Your goal> With the pictures left out, write out the records verbatim.

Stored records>
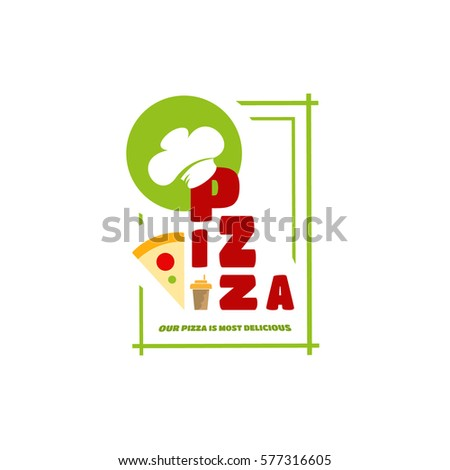Italian Cafe Symbol Text Wearing Chef Stock Vector 577316605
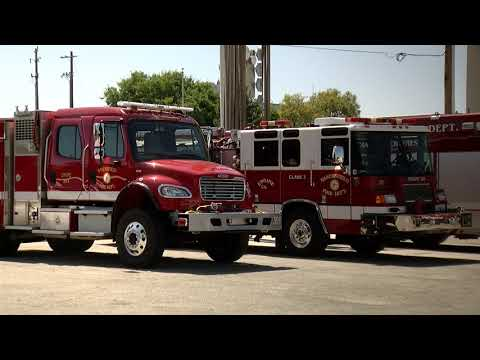 Bakersfield Fire Department Pulls Trucks Out Of Station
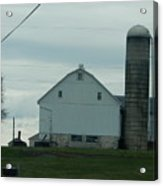 Amish Dairy Farm Acrylic Print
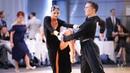 Blagyy Nazariy - Melin Nikolina, POL | GOC 2018 Mannheim - WDC Amateur LAT - QF R
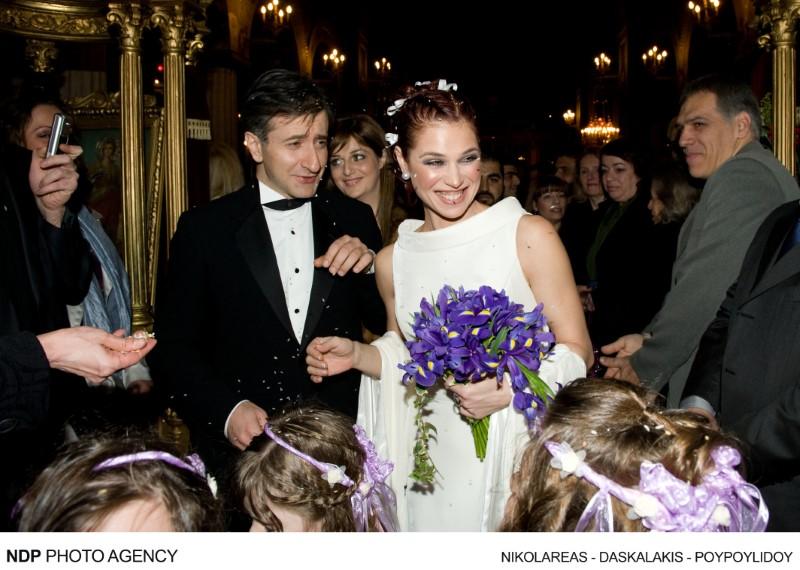 Στιγμιότυπο από τον γάμο της Αντιγόνης Δρακουλάκη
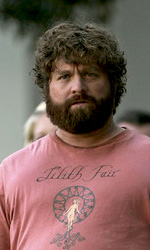 Due Date: le immagini dal set di Downey Jr. e Galifianakis - Zack Galifianakis sul set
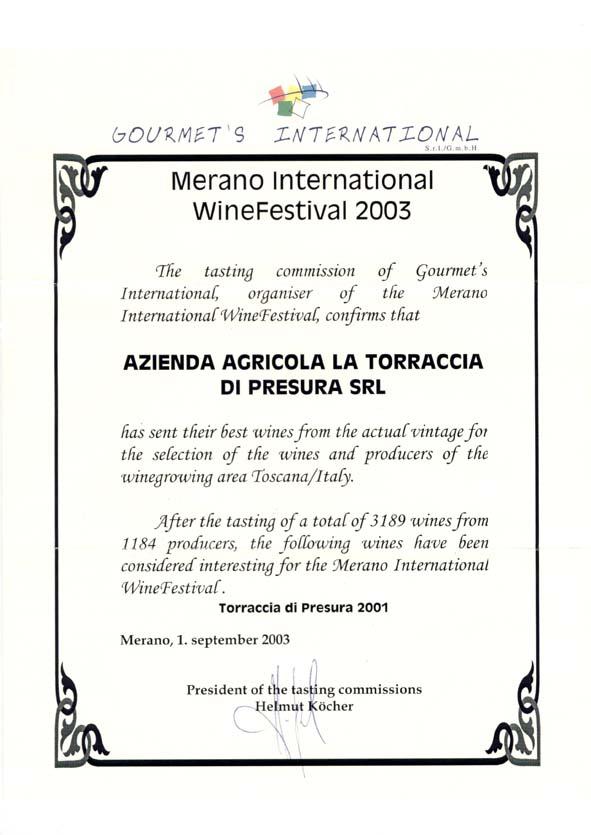 15 TDP 2001 Merano 2003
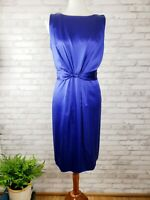 Tahari sleeveless cocktail dress womens Sz 12 cobalt blue silk w/ knot detail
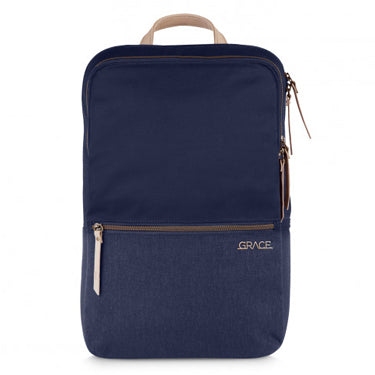 STM Laptop Bag Grace 15in Night Sky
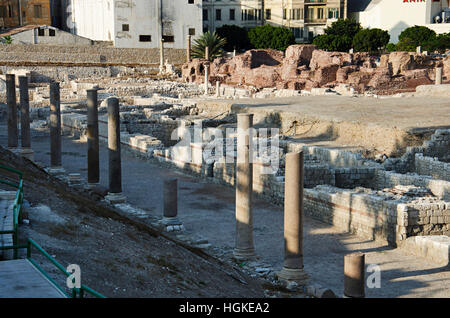 Old ruins near Roman amphitheater, dating originally from 2nd century AD, Alexandria, Egypt - Stock Photo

Written response>
Italian Cafe Symbol Text Wearing Chef Stock Vector 577316605
 Bakersfield Fire Department Pulls Trucks Out Of Station
 Amish Dairy Farm Acrylic Print
 Blagyy Nazariy - Melin Nikolina, POL | GOC 2018 Mannheim - WDC Amateur LAT - QF R
 Στιγμιότυπο από τον γάμο της Αντιγόνης Δρακουλάκη
 Due Date: le immagini dal set di Downey Jr. e Galifianakis - Zack Galifianakis sul set
 15 TDP 2001 Merano 2003
 Tahari sleeveless cocktail dress womens Sz 12 cobalt blue silk w/ knot detail
 STM Laptop Bag Grace 15in Night Sky
 Old ruins near Roman amphitheater, dating originally from 2nd century AD, Alexandria, Egypt - Stock Photo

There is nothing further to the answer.